Интересная точка зрения, я в принципе согласен. (смеется) Если целью этой базы является только повышение прозрачности информации, то проблем нет. Но я все-таки боюсь, видя, как умеют выдергивать из контекста фразы и травить – боюсь, что ее будут использовать, главным образом, для троллинга и говорить про «пятую колонну». И еще мы столкнулись с трудностями при сдаче отчетов. Закон о платежах и платежных системах уже требовал отчитываться, а когда мы обращались в налоговые органы, у них толком не было информации, как это делать, в какой форме принимать документы. Ничего не было готово, а мы уже были должны. Сначала приняли закон, а потом разрабатывали механизм, то же самое, что мы сейчас видим с временной регистрацией граждан. Закон приняли до того, как была продумана его реализация.
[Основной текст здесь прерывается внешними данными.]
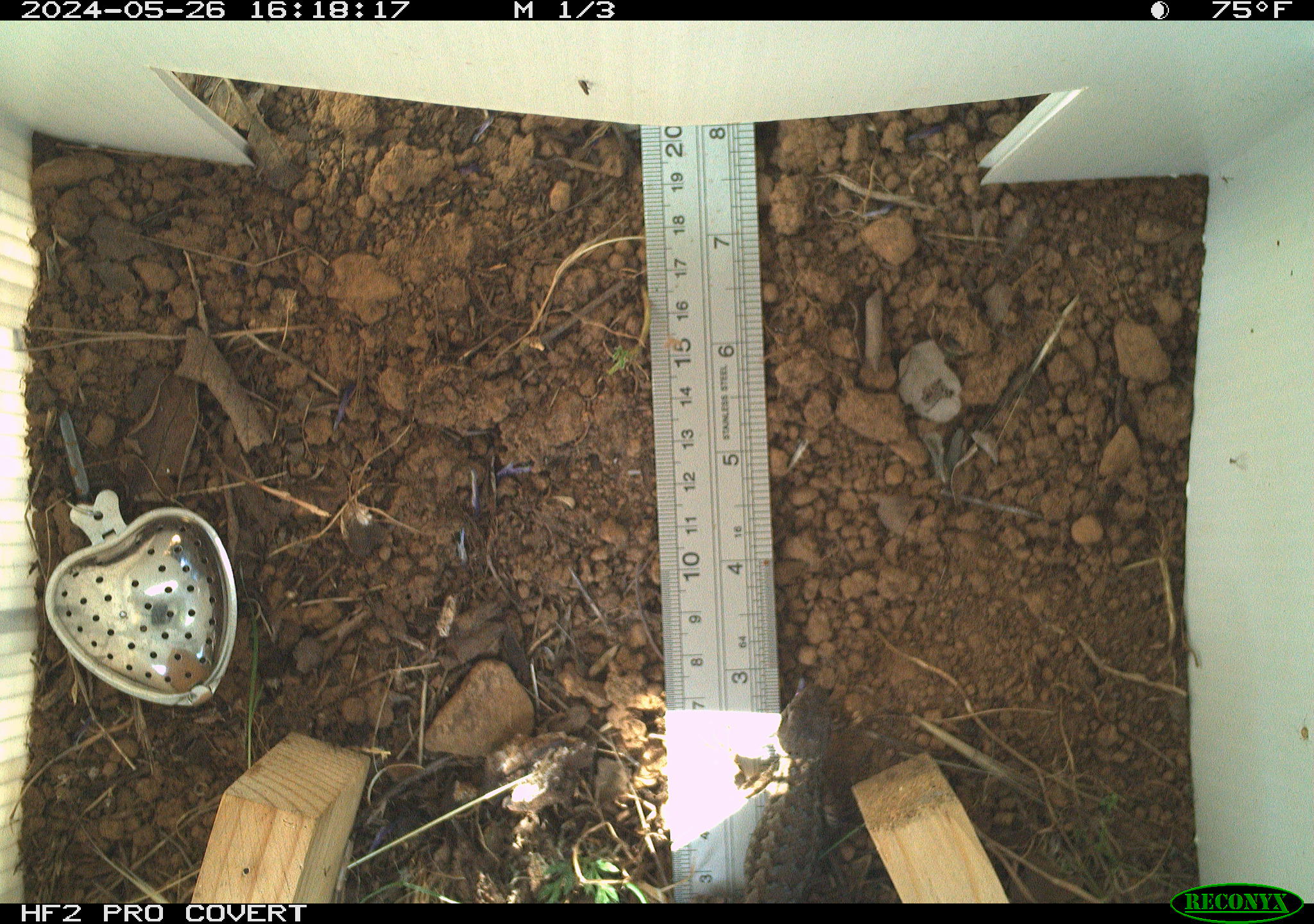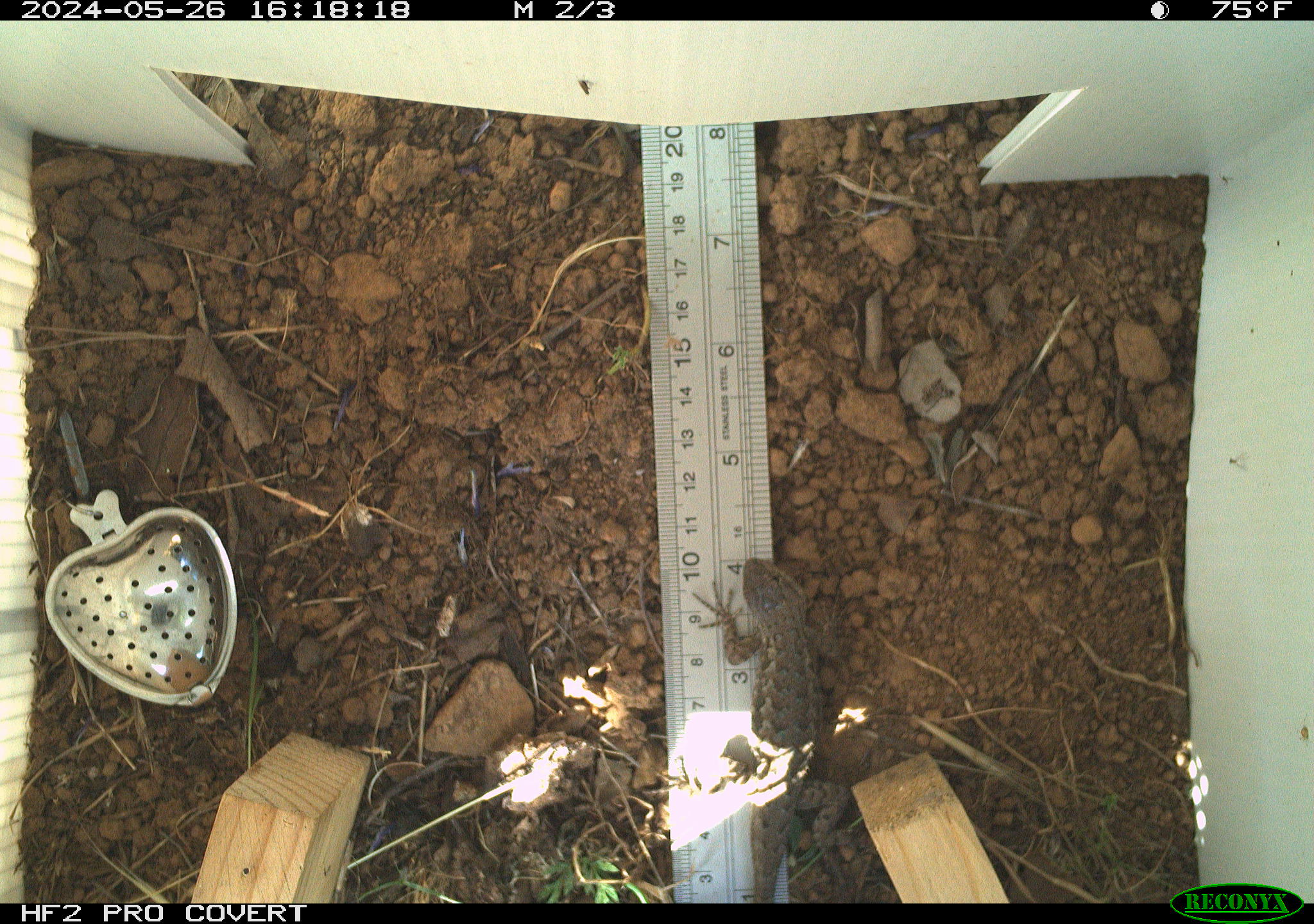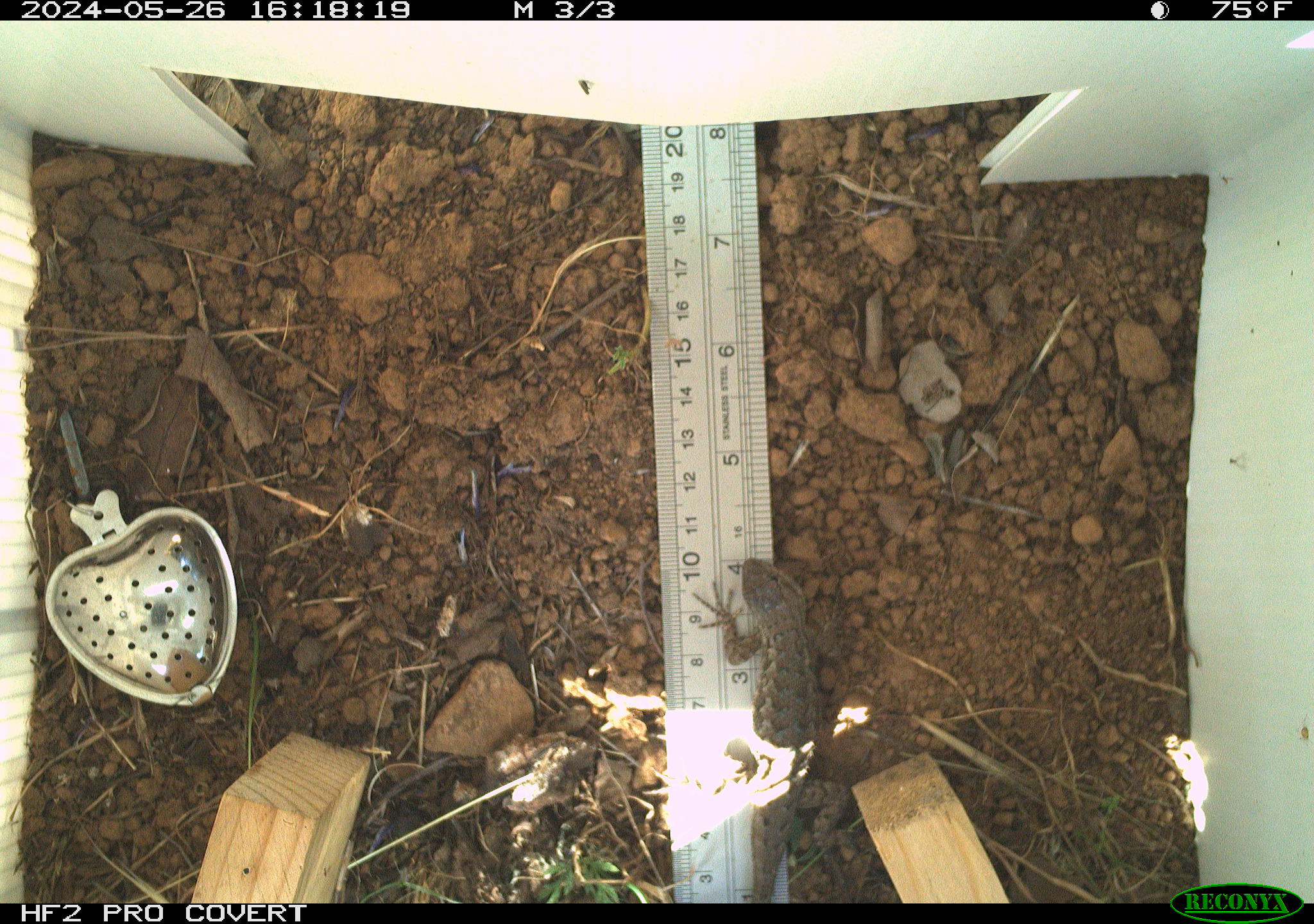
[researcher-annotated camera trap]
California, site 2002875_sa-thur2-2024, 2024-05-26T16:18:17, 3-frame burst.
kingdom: Animalia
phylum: Chordata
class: Reptilia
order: Squamata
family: Phrynosomatidae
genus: Sceloporus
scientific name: Sceloporus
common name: spiny lizards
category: sceloporus species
Sceloporus species (spiny lizards) (Sceloporus).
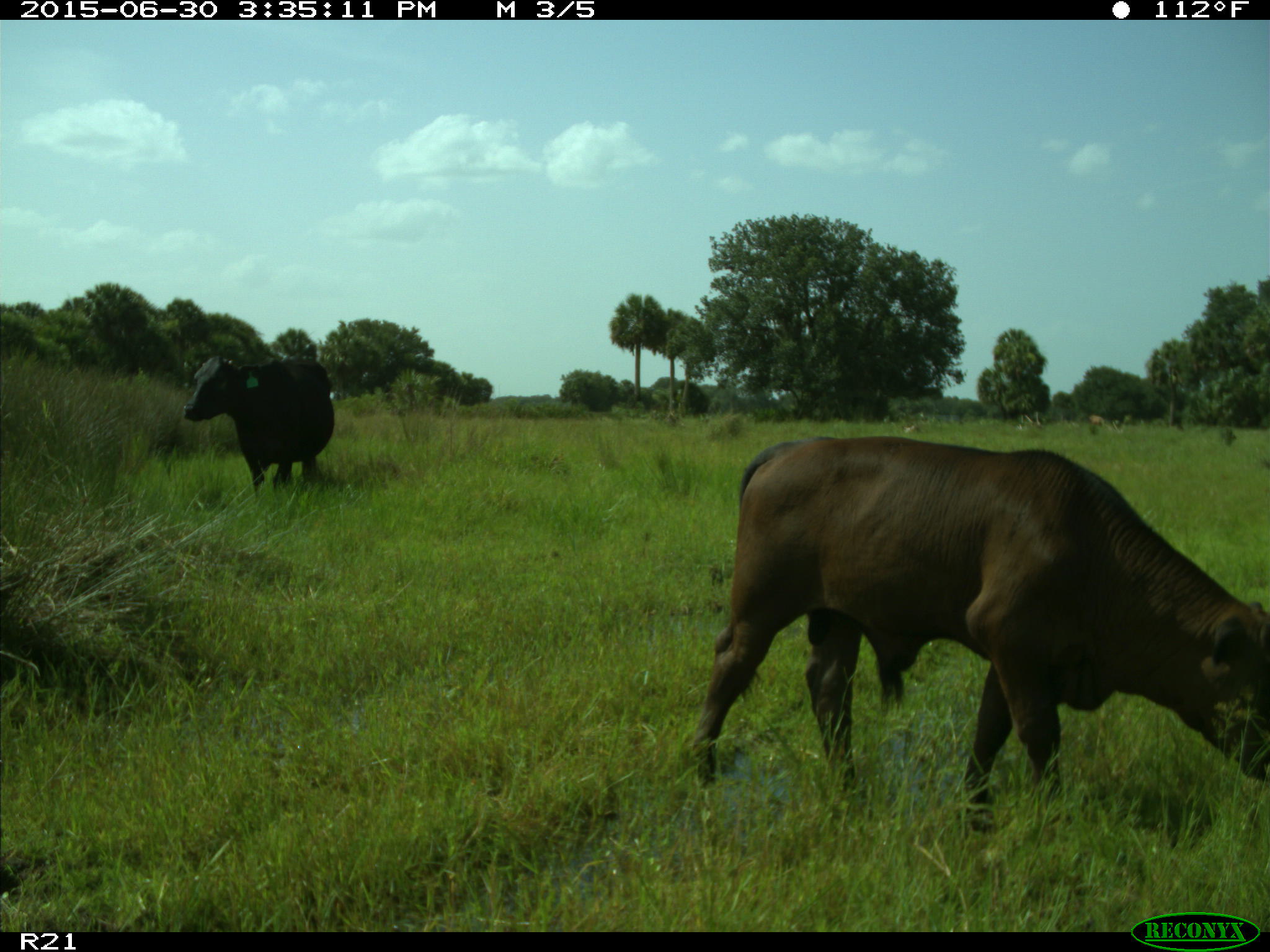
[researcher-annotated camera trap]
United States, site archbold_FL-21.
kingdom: Animalia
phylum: Chordata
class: Mammalia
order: Artiodactyla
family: Bovidae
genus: Bos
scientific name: Bos taurus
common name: domestic cow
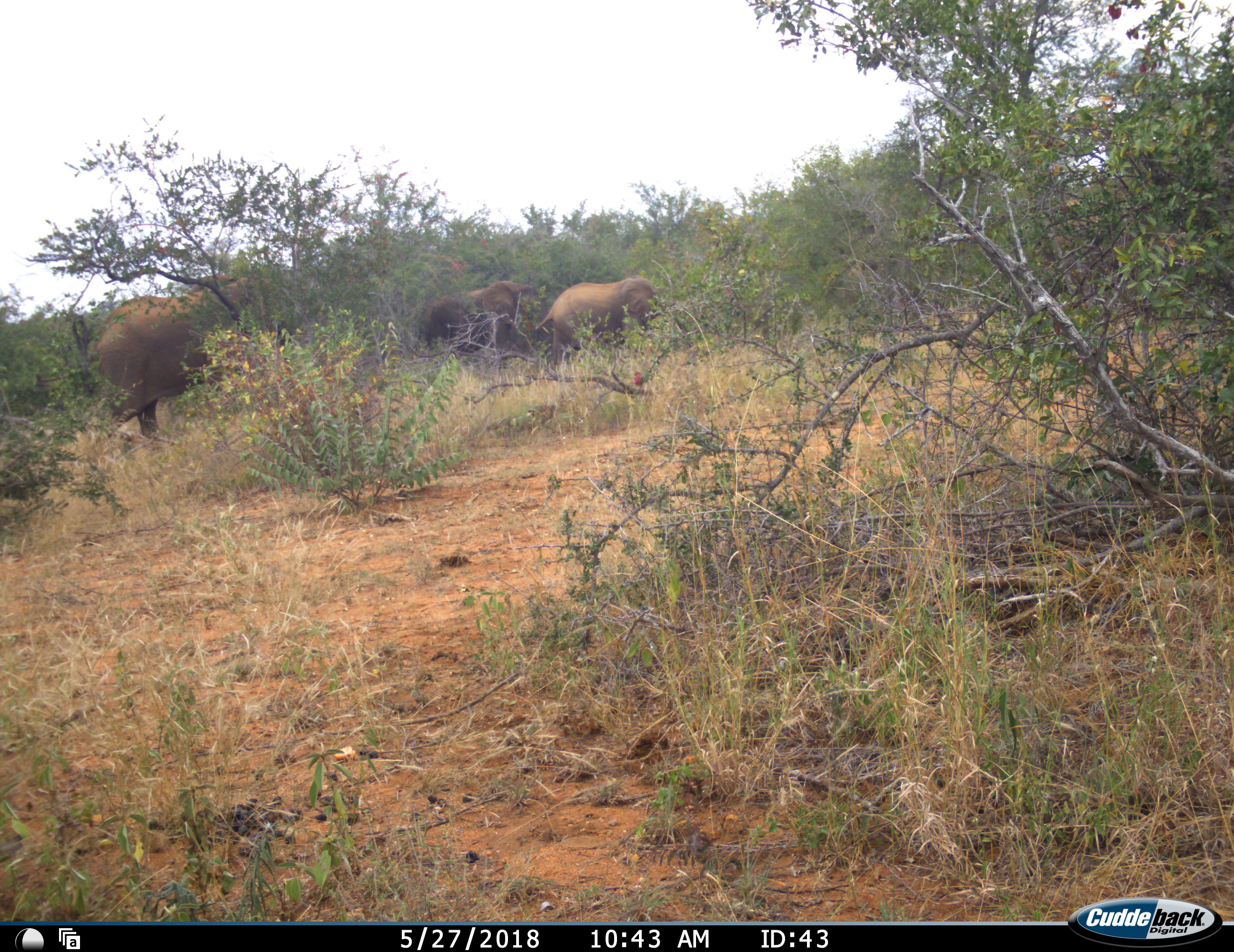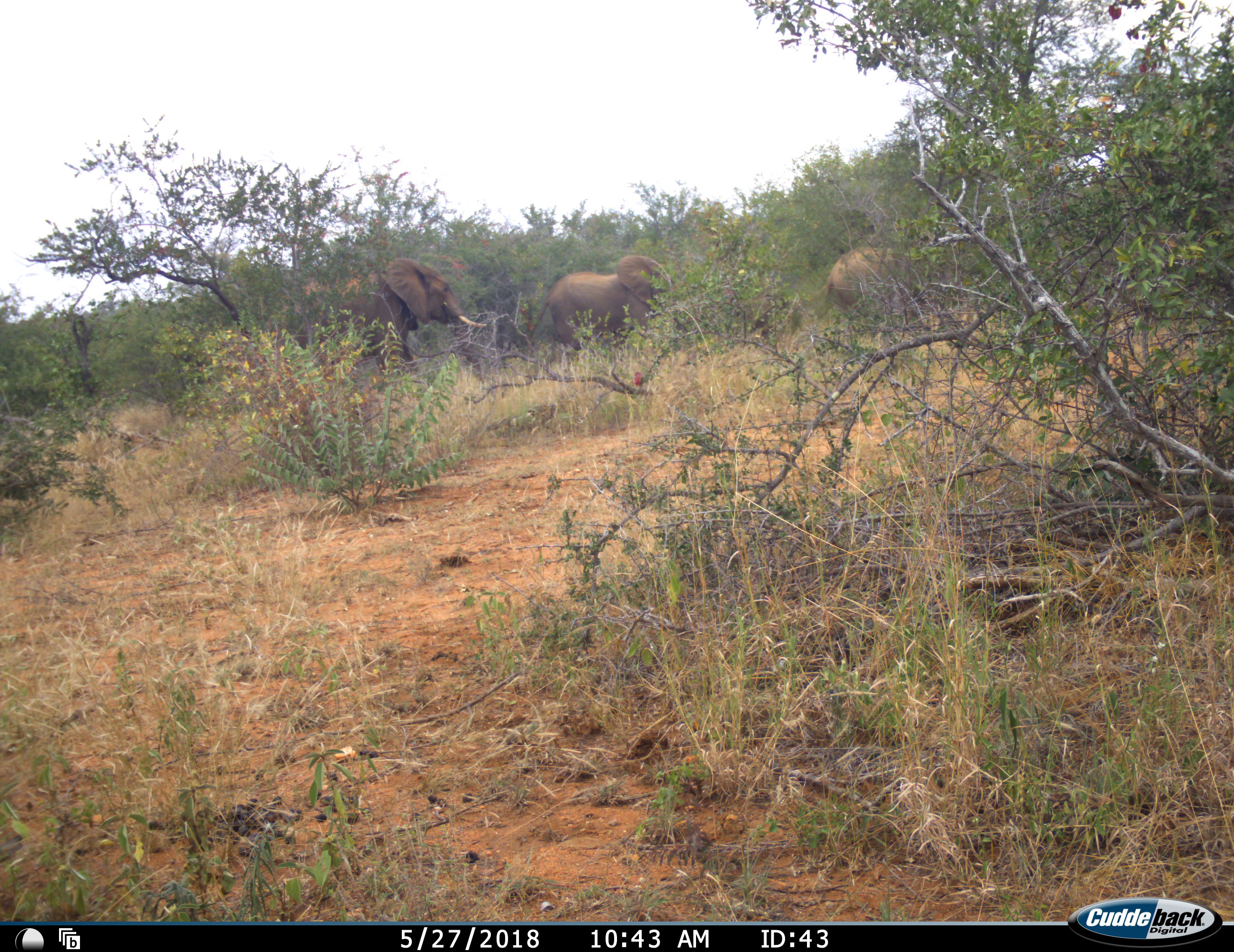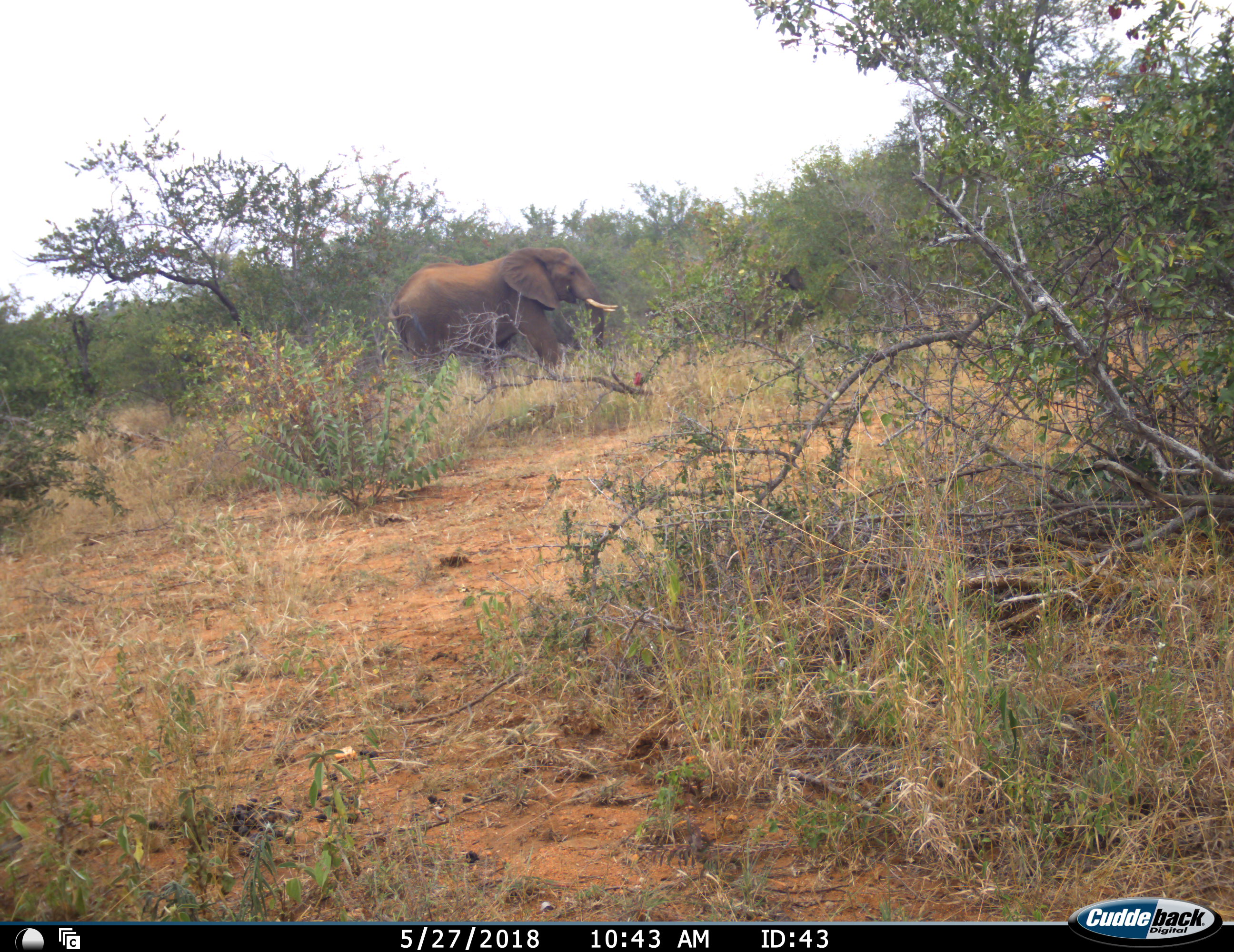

И еще раз хочу вернуться к деньгам. Ваша работа уже много лет связана с распределением средств, поэтому я давно хочу вас спросить, как международным организациям удается избегать хищений, конфликта интересов – всего того, что сотрясает скандалами нашу систему госзаказов, за которую уже сидят люди. Принцип ведь практически один и тот же, а какая разница исполнения. Какой совет вы бы дали тем, кто распределяет деньги казахстанского государственного заказа?
Мы, кстати, готовы делиться своим опытом, мы были участниками рабочей группы по обсуждению проекта закона о государственном финансировании НПО, в рамках которого создавался оператор государственного грантового финансирования. Нас спрашивали, как мы работаем, как рассматриваем заявки, какие органы кроме нас принимают решения и так далее. Мы подробно все рассказывали, но я не знаю в какой степени был учтен наш опыт. А принципы нашей работы очень просты: раз фонд занимается распределением средств, то в основе деятельности должна лежать прозрачность, подотчетность и процедура предотвращения конфликта интересов. У нас очень четкие правила, которые не дают возможности работникам или тем, кто принимает решения, распределять средства в интересах своих проектов или в иных личных целях. Есть процедуры, есть ежегодный аудит, есть независимая экспертиза при принятии решений о выделяемых грантах в форме независимых экспертных комитетов.
Ну вот нашумевшее дело Сейтказы Матаева, там инкриминировали и хищение, и нецелевое использование, и продажу того, что должно было предоставляться обществу бесплатно – такое возможно в международных организациях?
Не могу сказать за все организации, но в у нас в фонде такое было бы невозможно, потому что есть несколько этапов принятия решений, фильтров, есть процедура конфликта интересов, есть аудит. Наличие такого количества барьеров сводит на нет злоупотребления.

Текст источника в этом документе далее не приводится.